*** Data to process ***

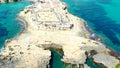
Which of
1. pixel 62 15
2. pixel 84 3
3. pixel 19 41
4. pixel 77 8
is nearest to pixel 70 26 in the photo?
pixel 62 15

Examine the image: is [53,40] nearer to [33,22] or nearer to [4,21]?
[33,22]

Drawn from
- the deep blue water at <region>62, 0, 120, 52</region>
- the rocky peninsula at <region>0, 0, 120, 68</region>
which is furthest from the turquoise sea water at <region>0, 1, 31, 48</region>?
the deep blue water at <region>62, 0, 120, 52</region>

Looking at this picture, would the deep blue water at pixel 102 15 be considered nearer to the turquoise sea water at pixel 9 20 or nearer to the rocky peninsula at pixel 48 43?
the rocky peninsula at pixel 48 43

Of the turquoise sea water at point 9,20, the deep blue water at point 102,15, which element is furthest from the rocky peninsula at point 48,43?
the deep blue water at point 102,15

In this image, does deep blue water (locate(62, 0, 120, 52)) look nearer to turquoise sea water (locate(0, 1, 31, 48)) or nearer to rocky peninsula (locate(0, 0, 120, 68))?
rocky peninsula (locate(0, 0, 120, 68))

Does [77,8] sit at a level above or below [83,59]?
above

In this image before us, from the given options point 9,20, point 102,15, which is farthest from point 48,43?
point 102,15

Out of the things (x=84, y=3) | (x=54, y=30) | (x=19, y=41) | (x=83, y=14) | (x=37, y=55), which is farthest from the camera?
(x=84, y=3)
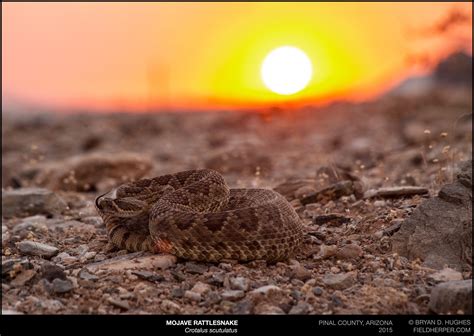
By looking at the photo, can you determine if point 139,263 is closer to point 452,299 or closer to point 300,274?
point 300,274

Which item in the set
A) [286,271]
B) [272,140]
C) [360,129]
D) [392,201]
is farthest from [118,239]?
[360,129]

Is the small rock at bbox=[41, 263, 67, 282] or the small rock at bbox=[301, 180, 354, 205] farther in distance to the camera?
the small rock at bbox=[301, 180, 354, 205]

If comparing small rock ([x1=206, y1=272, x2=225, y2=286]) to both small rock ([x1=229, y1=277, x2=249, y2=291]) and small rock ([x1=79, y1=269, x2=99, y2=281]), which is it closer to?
small rock ([x1=229, y1=277, x2=249, y2=291])

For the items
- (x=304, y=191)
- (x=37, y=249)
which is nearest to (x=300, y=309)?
(x=37, y=249)

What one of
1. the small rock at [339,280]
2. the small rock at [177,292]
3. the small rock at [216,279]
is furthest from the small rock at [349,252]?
the small rock at [177,292]

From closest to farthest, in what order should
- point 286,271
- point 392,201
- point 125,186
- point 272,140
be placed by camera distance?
1. point 286,271
2. point 125,186
3. point 392,201
4. point 272,140

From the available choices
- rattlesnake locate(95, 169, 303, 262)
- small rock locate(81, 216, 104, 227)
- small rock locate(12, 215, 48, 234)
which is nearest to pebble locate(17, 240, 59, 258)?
rattlesnake locate(95, 169, 303, 262)

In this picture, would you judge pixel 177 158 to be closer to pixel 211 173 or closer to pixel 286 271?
pixel 211 173
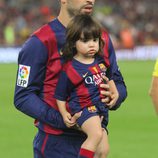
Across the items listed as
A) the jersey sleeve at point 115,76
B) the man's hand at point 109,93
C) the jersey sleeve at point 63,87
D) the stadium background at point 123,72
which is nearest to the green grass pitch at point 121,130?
the stadium background at point 123,72

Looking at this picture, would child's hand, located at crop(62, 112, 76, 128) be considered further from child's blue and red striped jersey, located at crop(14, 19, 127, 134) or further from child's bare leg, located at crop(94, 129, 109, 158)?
child's bare leg, located at crop(94, 129, 109, 158)

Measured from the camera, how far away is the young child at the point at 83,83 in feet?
16.5

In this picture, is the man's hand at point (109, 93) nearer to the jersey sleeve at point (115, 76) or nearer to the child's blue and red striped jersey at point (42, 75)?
the jersey sleeve at point (115, 76)

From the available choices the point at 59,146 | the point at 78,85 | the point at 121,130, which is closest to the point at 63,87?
the point at 78,85

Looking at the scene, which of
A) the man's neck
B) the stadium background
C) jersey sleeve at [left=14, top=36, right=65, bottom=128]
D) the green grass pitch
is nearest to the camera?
jersey sleeve at [left=14, top=36, right=65, bottom=128]

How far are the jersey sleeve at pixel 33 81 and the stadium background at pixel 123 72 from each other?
15.5 ft

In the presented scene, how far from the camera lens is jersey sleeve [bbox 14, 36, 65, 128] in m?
5.11

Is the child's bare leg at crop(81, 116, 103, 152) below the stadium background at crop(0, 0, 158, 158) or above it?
above

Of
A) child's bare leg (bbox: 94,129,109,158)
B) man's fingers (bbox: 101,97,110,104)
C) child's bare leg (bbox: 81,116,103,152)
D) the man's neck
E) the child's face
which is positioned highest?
the man's neck

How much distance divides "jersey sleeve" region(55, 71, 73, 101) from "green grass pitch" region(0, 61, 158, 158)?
4.80 meters

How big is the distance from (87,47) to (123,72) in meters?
18.4

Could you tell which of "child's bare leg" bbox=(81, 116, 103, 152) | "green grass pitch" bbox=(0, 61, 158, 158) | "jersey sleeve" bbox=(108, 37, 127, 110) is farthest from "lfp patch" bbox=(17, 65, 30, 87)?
"green grass pitch" bbox=(0, 61, 158, 158)

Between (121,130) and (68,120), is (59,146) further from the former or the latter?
(121,130)

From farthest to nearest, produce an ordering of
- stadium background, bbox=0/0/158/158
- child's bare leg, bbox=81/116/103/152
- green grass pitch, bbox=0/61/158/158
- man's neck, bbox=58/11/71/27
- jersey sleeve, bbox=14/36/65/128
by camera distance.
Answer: stadium background, bbox=0/0/158/158 → green grass pitch, bbox=0/61/158/158 → man's neck, bbox=58/11/71/27 → jersey sleeve, bbox=14/36/65/128 → child's bare leg, bbox=81/116/103/152
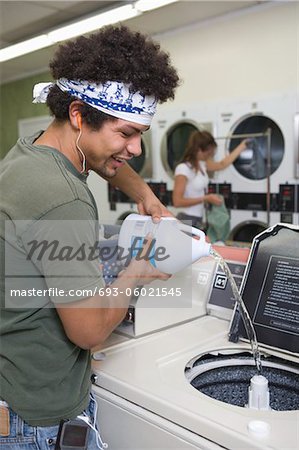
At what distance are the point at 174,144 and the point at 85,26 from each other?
134 centimetres

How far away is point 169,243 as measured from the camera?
58.2 inches

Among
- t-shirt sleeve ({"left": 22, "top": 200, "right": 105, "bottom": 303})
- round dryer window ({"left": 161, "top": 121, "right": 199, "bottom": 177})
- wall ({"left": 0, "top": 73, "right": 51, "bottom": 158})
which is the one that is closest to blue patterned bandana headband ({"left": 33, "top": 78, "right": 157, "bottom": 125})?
t-shirt sleeve ({"left": 22, "top": 200, "right": 105, "bottom": 303})

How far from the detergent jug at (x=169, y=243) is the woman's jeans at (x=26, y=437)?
1.81 feet

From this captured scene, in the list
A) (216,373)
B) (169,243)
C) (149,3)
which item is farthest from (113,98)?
(149,3)

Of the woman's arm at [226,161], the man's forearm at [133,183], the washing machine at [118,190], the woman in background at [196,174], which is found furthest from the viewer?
the washing machine at [118,190]

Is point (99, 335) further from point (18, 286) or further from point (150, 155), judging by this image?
point (150, 155)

***

• _To be done_:
Omit the pictures, then output the rest of the listing exactly.

• _Task result_:
Which of
1. pixel 62 15
2. pixel 84 3
3. pixel 19 41
4. pixel 77 8
is nearest to pixel 70 26 in the photo?
pixel 62 15

Examine the image: is [53,40] nearer to [33,22] or nearer to [4,21]?
[33,22]

Drawn from
- the deep blue water at <region>62, 0, 120, 52</region>
- the rocky peninsula at <region>0, 0, 120, 68</region>
which is furthest from the turquoise sea water at <region>0, 1, 31, 48</region>?
the deep blue water at <region>62, 0, 120, 52</region>

Looking at this picture, would the deep blue water at pixel 102 15 be considered nearer to the turquoise sea water at pixel 9 20 or nearer to the rocky peninsula at pixel 48 43?
the rocky peninsula at pixel 48 43

Of the turquoise sea water at point 9,20, the deep blue water at point 102,15, which element is furthest from the rocky peninsula at point 48,43?
the deep blue water at point 102,15

In this image, does deep blue water (locate(62, 0, 120, 52)) look nearer to turquoise sea water (locate(0, 1, 31, 48)) or nearer to rocky peninsula (locate(0, 0, 120, 68))?
rocky peninsula (locate(0, 0, 120, 68))

Does [77,8] sit at a level above or below [83,59]?
above

In this image before us, from the given options point 9,20, point 102,15, which is farthest from point 48,43?
point 102,15

Out of the things (x=84, y=3) | (x=54, y=30) | (x=19, y=41) | (x=83, y=14) | (x=37, y=55), which is farthest from the camera?
(x=84, y=3)
By looking at the photo, can you determine if point 139,263 is closer to point 452,299 or closer to point 300,274?
point 300,274

Which item in the set
A) [286,271]
B) [272,140]
C) [360,129]
D) [392,201]
is farthest from [118,239]?
[360,129]

Is the small rock at bbox=[41, 263, 67, 282] or the small rock at bbox=[301, 180, 354, 205] farther in distance to the camera?
the small rock at bbox=[301, 180, 354, 205]

If comparing small rock ([x1=206, y1=272, x2=225, y2=286]) to both small rock ([x1=229, y1=277, x2=249, y2=291]) and small rock ([x1=79, y1=269, x2=99, y2=281]), which is it closer to?
small rock ([x1=229, y1=277, x2=249, y2=291])

For the items
- (x=304, y=191)
- (x=37, y=249)
which is nearest to (x=300, y=309)?
(x=37, y=249)

What one of
1. the small rock at [339,280]
2. the small rock at [177,292]
3. the small rock at [216,279]
is furthest from the small rock at [349,252]?
the small rock at [177,292]

From closest to farthest, in what order should
- point 286,271
- point 392,201
- point 125,186
- point 272,140
be placed by camera distance?
1. point 286,271
2. point 125,186
3. point 392,201
4. point 272,140

From the available choices
- rattlesnake locate(95, 169, 303, 262)
- small rock locate(81, 216, 104, 227)
- small rock locate(12, 215, 48, 234)
which is nearest to pebble locate(17, 240, 59, 258)?
rattlesnake locate(95, 169, 303, 262)

In this picture, would you judge pixel 177 158 to be closer to pixel 211 173 or closer to pixel 286 271?
pixel 211 173
Across the items listed as
A) the jersey sleeve at point 115,76
B) the man's hand at point 109,93
C) the jersey sleeve at point 63,87
D) the stadium background at point 123,72
which is nearest to the green grass pitch at point 121,130?
the stadium background at point 123,72

Looking at this picture, would child's hand, located at crop(62, 112, 76, 128) be considered further from child's blue and red striped jersey, located at crop(14, 19, 127, 134) or further from child's bare leg, located at crop(94, 129, 109, 158)?
child's bare leg, located at crop(94, 129, 109, 158)

Measured from the camera, how far away is the young child at the point at 83,83 in feet?
16.5

In this picture, is the man's hand at point (109, 93) nearer to the jersey sleeve at point (115, 76) or nearer to the child's blue and red striped jersey at point (42, 75)?
the jersey sleeve at point (115, 76)

From the available choices the point at 59,146 | the point at 78,85 | the point at 121,130, which is closest to the point at 63,87?
the point at 78,85

Looking at the scene, which of
A) the man's neck
B) the stadium background
C) jersey sleeve at [left=14, top=36, right=65, bottom=128]
D) the green grass pitch
is nearest to the camera?
jersey sleeve at [left=14, top=36, right=65, bottom=128]

How far are the jersey sleeve at pixel 33 81 and the stadium background at pixel 123 72 from each other?
15.5 ft

In the presented scene, how far from the camera lens is jersey sleeve [bbox 14, 36, 65, 128] in m?
5.11

Is the child's bare leg at crop(81, 116, 103, 152) below the stadium background at crop(0, 0, 158, 158) or above it?
above

Of
A) child's bare leg (bbox: 94,129,109,158)
B) man's fingers (bbox: 101,97,110,104)
C) child's bare leg (bbox: 81,116,103,152)
D) the man's neck
E) the child's face
which is positioned highest?
the man's neck

How much distance divides "jersey sleeve" region(55, 71, 73, 101) from "green grass pitch" region(0, 61, 158, 158)?
4.80 meters

How big is the distance from (87,47) to (123,72) in meters?
18.4

Could you tell which of "child's bare leg" bbox=(81, 116, 103, 152) | "green grass pitch" bbox=(0, 61, 158, 158) | "jersey sleeve" bbox=(108, 37, 127, 110) is farthest from "lfp patch" bbox=(17, 65, 30, 87)?
"green grass pitch" bbox=(0, 61, 158, 158)

Between (121,130) and (68,120), is (59,146) further from the former or the latter?
(121,130)

From farthest to nearest, produce an ordering of
- stadium background, bbox=0/0/158/158
- child's bare leg, bbox=81/116/103/152
- green grass pitch, bbox=0/61/158/158
- man's neck, bbox=58/11/71/27
- jersey sleeve, bbox=14/36/65/128
by camera distance.
Answer: stadium background, bbox=0/0/158/158 → green grass pitch, bbox=0/61/158/158 → man's neck, bbox=58/11/71/27 → jersey sleeve, bbox=14/36/65/128 → child's bare leg, bbox=81/116/103/152
At what distance are the point at 174,144 and the point at 85,26 from each other?
134 centimetres

How far away is point 169,243 as measured from the camera?
58.2 inches

Among
- t-shirt sleeve ({"left": 22, "top": 200, "right": 105, "bottom": 303})
- round dryer window ({"left": 161, "top": 121, "right": 199, "bottom": 177})
- wall ({"left": 0, "top": 73, "right": 51, "bottom": 158})
which is the one that is closest to blue patterned bandana headband ({"left": 33, "top": 78, "right": 157, "bottom": 125})?
t-shirt sleeve ({"left": 22, "top": 200, "right": 105, "bottom": 303})

How far from the detergent jug at (x=169, y=243) is the woman's jeans at (x=26, y=437)?
1.81 feet

From this captured scene, in the list
A) (216,373)
B) (169,243)
C) (149,3)
which item is farthest from (113,98)?
(149,3)

Of the woman's arm at [226,161], the man's forearm at [133,183], the washing machine at [118,190], the woman in background at [196,174], which is found furthest from the viewer?
the washing machine at [118,190]

Is point (99, 335) further from point (18, 286) or further from point (150, 155), judging by this image?
point (150, 155)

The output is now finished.